**Aim of the task:** Wherever the word "States" shows up in the data, report the line it sits in.
┌─ Material supplied
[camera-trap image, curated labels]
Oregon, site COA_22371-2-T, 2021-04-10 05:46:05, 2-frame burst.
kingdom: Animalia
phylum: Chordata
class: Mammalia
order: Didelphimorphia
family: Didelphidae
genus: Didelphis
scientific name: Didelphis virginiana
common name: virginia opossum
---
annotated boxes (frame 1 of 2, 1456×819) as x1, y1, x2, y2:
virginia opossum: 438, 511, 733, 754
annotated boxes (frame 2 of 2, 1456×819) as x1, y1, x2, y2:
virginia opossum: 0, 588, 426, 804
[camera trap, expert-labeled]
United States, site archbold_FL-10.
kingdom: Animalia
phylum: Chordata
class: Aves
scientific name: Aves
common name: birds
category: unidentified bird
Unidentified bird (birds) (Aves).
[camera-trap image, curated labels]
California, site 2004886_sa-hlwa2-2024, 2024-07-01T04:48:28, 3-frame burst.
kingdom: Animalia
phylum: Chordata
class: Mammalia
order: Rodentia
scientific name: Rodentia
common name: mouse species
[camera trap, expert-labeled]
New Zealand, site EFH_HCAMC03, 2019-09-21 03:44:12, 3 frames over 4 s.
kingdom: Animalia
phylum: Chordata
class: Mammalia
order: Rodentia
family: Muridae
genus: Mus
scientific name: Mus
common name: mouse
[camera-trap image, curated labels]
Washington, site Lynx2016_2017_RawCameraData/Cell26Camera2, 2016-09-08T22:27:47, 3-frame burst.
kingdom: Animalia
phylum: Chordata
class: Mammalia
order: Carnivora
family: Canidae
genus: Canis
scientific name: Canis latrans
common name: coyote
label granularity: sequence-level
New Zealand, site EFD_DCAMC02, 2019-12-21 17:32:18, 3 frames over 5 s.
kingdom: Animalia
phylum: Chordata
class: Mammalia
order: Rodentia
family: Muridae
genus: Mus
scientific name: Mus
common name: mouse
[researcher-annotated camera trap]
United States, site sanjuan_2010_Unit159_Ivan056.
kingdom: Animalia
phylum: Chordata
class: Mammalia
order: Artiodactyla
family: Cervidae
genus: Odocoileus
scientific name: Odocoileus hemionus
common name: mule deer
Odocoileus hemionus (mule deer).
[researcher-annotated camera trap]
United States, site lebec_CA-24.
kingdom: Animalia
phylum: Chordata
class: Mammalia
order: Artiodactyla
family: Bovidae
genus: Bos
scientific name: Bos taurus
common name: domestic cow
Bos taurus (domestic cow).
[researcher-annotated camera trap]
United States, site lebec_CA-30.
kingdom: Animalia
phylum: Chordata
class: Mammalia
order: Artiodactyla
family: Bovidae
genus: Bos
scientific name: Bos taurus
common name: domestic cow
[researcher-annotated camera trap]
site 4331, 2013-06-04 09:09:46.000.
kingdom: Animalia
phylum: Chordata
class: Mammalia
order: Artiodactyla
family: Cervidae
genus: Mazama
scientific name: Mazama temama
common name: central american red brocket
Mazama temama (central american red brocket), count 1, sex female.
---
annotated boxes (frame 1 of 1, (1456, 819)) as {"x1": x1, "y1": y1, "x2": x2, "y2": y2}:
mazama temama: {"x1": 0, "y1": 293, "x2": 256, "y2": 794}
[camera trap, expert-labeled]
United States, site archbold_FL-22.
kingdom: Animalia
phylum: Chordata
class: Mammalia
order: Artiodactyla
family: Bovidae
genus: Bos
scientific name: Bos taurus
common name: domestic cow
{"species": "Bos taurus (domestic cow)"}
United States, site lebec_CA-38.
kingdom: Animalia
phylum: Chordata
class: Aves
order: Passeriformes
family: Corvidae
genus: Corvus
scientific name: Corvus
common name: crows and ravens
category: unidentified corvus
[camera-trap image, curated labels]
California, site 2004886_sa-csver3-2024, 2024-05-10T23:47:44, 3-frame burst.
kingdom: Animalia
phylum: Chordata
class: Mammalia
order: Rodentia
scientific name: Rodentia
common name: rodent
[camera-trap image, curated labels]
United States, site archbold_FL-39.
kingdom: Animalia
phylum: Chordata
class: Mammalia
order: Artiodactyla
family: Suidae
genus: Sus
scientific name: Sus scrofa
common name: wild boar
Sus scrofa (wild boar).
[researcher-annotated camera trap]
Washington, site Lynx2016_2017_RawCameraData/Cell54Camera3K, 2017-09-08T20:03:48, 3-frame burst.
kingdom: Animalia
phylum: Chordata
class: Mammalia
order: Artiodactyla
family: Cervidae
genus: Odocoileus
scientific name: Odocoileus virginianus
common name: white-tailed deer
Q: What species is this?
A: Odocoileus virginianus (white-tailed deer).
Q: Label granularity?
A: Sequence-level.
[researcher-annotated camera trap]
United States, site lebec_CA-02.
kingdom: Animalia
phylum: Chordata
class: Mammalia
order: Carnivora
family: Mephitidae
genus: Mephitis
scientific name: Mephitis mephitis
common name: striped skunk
└─
**Expected output:**
United States, site archbold_FL-10.
United States, site sanjuan_2010_Unit159_Ivan056.
United States, site lebec_CA-24.
United States, site lebec_CA-30.
United States, site archbold_FL-22.
United States, site lebec_CA-38.
United States, site archbold_FL-39.
United States, site lebec_CA-02.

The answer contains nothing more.